TEXT SECTION

★ ★ ★ ★ ★ ★ ★

After sexual harassment allegations sent Herman Cain’s presidential campaign into damage control mode, I was really hoping that the now-vacant frontrunner position would be filled with an actually viable candidate.
I’ve had enough of entertaining ridiculous flights of fancy from the Republican candidates: Rick Perry can’t name the third government agency he would eliminate, Michele Bachmann thinks the HPV vaccine causes mental retardation, Rick Santorum has based his entire campaign on anti-gay conservative morality, Ron Paul condemned a hypothetical uninsured man to death and Herman Cain can’t pronounce “Uzbekistan.” Even if I were a hard-core conservative, these are not the kind of people I would want running the country.
So when Cain’s hold on the lead started to slip, I began to look forward to hearing from a candidate who had something sensible to say. Someone whose foreign policy held water, whose tax plan was viable, whose platform wasn’t radically right-wing. Someone who wasn’t a trip back to the ‘50s.

★ ★ ★ ★ ★ ★ ★

RECORD EXCERPTS
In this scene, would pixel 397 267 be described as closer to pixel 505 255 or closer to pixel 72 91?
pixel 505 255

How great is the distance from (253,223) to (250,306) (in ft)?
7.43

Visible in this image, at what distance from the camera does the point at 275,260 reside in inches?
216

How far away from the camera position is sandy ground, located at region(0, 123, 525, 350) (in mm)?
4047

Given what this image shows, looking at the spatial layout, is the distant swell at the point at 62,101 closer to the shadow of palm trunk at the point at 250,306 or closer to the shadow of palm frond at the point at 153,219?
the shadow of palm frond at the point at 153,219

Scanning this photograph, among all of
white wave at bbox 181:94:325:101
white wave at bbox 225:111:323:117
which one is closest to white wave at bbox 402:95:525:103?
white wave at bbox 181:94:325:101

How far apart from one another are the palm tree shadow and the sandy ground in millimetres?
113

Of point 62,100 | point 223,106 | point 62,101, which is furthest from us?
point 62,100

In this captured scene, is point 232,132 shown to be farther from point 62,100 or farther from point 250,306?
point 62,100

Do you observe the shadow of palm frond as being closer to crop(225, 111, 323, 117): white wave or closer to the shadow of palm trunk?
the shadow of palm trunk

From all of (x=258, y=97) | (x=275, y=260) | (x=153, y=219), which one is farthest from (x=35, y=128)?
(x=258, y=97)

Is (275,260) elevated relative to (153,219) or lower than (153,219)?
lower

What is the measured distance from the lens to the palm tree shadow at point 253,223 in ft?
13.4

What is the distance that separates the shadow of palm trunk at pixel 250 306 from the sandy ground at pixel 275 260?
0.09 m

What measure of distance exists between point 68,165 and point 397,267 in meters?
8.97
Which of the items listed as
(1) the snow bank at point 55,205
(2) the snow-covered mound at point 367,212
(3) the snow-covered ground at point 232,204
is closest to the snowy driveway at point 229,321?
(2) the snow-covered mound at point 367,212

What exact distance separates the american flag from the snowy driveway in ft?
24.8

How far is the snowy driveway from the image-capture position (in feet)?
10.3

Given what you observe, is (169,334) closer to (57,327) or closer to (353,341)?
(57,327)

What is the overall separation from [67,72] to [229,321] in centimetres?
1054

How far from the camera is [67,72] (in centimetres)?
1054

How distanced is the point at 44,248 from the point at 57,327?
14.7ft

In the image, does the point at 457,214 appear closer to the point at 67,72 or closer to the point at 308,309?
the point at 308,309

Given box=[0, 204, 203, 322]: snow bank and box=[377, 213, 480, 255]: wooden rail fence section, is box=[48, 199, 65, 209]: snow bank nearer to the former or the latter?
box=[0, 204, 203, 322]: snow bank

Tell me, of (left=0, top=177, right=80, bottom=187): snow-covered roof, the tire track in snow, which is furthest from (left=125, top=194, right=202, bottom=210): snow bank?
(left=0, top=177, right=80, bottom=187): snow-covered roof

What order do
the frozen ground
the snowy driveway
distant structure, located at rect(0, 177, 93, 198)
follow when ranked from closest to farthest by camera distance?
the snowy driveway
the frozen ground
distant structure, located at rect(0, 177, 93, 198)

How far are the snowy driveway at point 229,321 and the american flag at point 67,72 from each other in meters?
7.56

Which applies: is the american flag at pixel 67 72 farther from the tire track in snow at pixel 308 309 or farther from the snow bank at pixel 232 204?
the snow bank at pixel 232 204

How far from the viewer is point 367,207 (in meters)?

★ ★ ★ ★ ★ ★ ★

EXERCISE REQUIREMENTS
Copy, word for word, the part of the commentary on the Republican presidential candidates above that begins at the words "I’ve had enough" and stops after the words "running the country.".

OUTPUT BELOW
I’ve had enough of entertaining ridiculous flights of fancy from the Republican candidates: Rick Perry can’t name the third government agency he would eliminate, Michele Bachmann thinks the HPV vaccine causes mental retardation, Rick Santorum has based his entire campaign on anti-gay conservative morality, Ron Paul condemned a hypothetical uninsured man to death and Herman Cain can’t pronounce “Uzbekistan.” Even if I were a hard-core conservative, these are not the kind of people I would want running the country.